The verbs we use in our normal, everyday conversations aren’t always the best verbs to use when we’re writing. When we’re talking we can use our hands, our tone of voice, and our facial expressions to get our point across, and so we can settle for verb choices that are wimpy and flat. For example:
He ran through the crowd.
I didn’t like my mochaccino.
These phrases might come off as emphatic when they’re uttered in conversation. But when text is our medium, the primary way we can emphasize the tone of the words is by making stronger word choices.
He sprinted through the crowd.
I hated my mochaccino.
Sometimes amping up a verb requires restructuring a sentence.
He darted among the pedestrians.
My mochaccino nauseated me.
And other times the verb choice will need to reflect a character’s dialect or personality.
He bullied his way through the crowd.
I’m not feeling my mochaccino.
But, whatever the case, the verb is often the driving force behind the momentum of a sentence, so it’s important to choose wisely.
One other “problem area” to work on when you’re ramping up your verb choices is the dreaded adverb. Overusing adverbs is the equivalent of trying to do crunches by pushing yourself up with your hands—it’s a way of “helping” the main action, but it makes the results less dramatic. Sometimes adverbs are absolutely necessary, but when you can get rid of them, you should.
I went quickly through the crowd.
I zipped through the crowd.
I didn’t completely appreciate my mochaccino.
I dumped out my mochaccino.
As you can see, the main idea behind each of the above examples—the subtext—changes subtly from one sentence to the next. It’s these subtle shadings and nuances that make the difference between writing that’s muscular and writing that’s flabby.

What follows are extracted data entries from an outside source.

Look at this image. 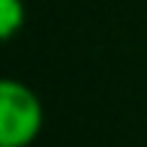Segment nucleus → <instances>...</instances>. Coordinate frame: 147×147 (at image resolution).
<instances>
[{
  "mask_svg": "<svg viewBox=\"0 0 147 147\" xmlns=\"http://www.w3.org/2000/svg\"><path fill=\"white\" fill-rule=\"evenodd\" d=\"M45 105L30 84L3 78L0 84V147H30L42 135Z\"/></svg>",
  "mask_w": 147,
  "mask_h": 147,
  "instance_id": "f257e3e1",
  "label": "nucleus"
},
{
  "mask_svg": "<svg viewBox=\"0 0 147 147\" xmlns=\"http://www.w3.org/2000/svg\"><path fill=\"white\" fill-rule=\"evenodd\" d=\"M27 24V3L24 0H0V36L9 42Z\"/></svg>",
  "mask_w": 147,
  "mask_h": 147,
  "instance_id": "f03ea898",
  "label": "nucleus"
}]
</instances>
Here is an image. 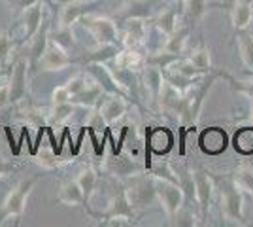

Unfortunately, there is a danger of getting a little too carried away with colorful verb choices. It’s tempting to overinflate the action for dramatic effect or because the verb in question “sounds cool.” But that can make the action feel forced or artificial. And when the style of language is not consistent, when one verb screams “exceptional” within a whole paragraph of “normal” verbs, the effect is like looking at a body builder who has never exercised anything but his biceps—kind of distracting.
We recommend that writers exercise their verb use in order to increase strength and flexibility but all in moderation. After all, even if we armchair athletes can’t be powerful and vigorous, at least our verbs can be!